Dundee Securities Corp. analyst John Aiken downgraded shares of AGF Management Ltd. to a "sell" yesterday, saying "the outlook for AGF has worsened materially."
That sent AGF's B non-voting share tumbling 6 per cent yesterday on the Toronto Stock Exchange before rebounding to close off 3 cents at $14.97. Over the past year, AGF stock has plunged 53 per cent.
"Not only is AGF suffering from the highest relative level of net redemptions of the publicly traded mutual fund managers, its relative exposure to U.S. and international investments is creating an additional drag on assets under management, due to sustained weakness in the Canadian dollar," Mr. Aiken said in a report.
He slashed his one-year target on AGF's non-voting B-shares to $15 from a "buy" with a target of $23.
Given AGF's net redemptions in September, and declines in the market for October, it is unlikely it will be able to turn around the ship in the near term, Mr. Aiken said.
Toronto-based AGF, Canada's ninth-largest fund company, controlled by Toronto's Goldring family, suffered from $167-million in net outflows in September. AGF had total fee-earning assets under management of $43.2-billion for the month, down from $48.7-billion in August.
Mr. Aiken has the only "sell" recommendation on AGF. According to Bloomberg, there are six analysts with "hold" ratings and one with a "buy."
Despite progress by AGF on containing costs, the 11-per-cent decline in assets under management in September, plus further weakness in October, will "make it difficult to further align its cost structure in the near term," he wrote.
AGF slipped into net redemptions last December, and has suffered from outflows in nine out of the past 10 months.
It's not the first time in recent memory that AGF has suffered from net redemptions for a prolonged period. AGF was hit by a flood of outflows starting in 2002 after San Francisco-based Brandes Investment Partners LP, which ran one-third of AGF's global assets, left to set up its own Canadian company. AGF ended its four-year sales slump in the summer of 2006.
Adding to the fund company's woes this year was the loss of two award-winning fund managers, Charles Oliver and Jamie Horvat, who jumped ship to join rival Sprott Asset Management Inc.
AIC Ltd. manager Robert Almeida sold some AGF shares in his AIC Advantage funds earlier this year to meet redemptions, but does not agree that it's time to sell AGF stock.
AGF still has "a good brand name," large assets under management, and good relations with financial advisers and the banks who use its funds in wrap programs, said Mr.

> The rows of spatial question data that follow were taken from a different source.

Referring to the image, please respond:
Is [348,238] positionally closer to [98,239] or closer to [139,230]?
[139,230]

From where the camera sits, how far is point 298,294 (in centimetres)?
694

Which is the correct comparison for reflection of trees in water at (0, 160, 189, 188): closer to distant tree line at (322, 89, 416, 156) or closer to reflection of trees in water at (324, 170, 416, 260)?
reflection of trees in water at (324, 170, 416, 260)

Almeida, who owns more than 5 per cent of AGF's B shares in his funds.
"Longer term, they are in good shape for when the market inevitably rebounds."
There is also "acquisition potential" in AGF, even though it is controlled by the Goldring family, he said. "If things get sufficiently bad, then the consolidation opportunity will look a lot better to the family and that becomes a potential creator of value in AGF."
Unlike its publicly traded peers IGM Financial Inc., CI Financial Income Fund and DundeeWealth Inc., AGF has chosen not to buy financial planning firms.
Not having affiliated distribution - in addition to being heavily weighted in equities in its funds - has probably hurt AGF in a bear market, Mr. Almeida said.
The problem with getting involved in the distribution business is that it requires enormous scale to be profitable, and that takes time and a lot of money, he added.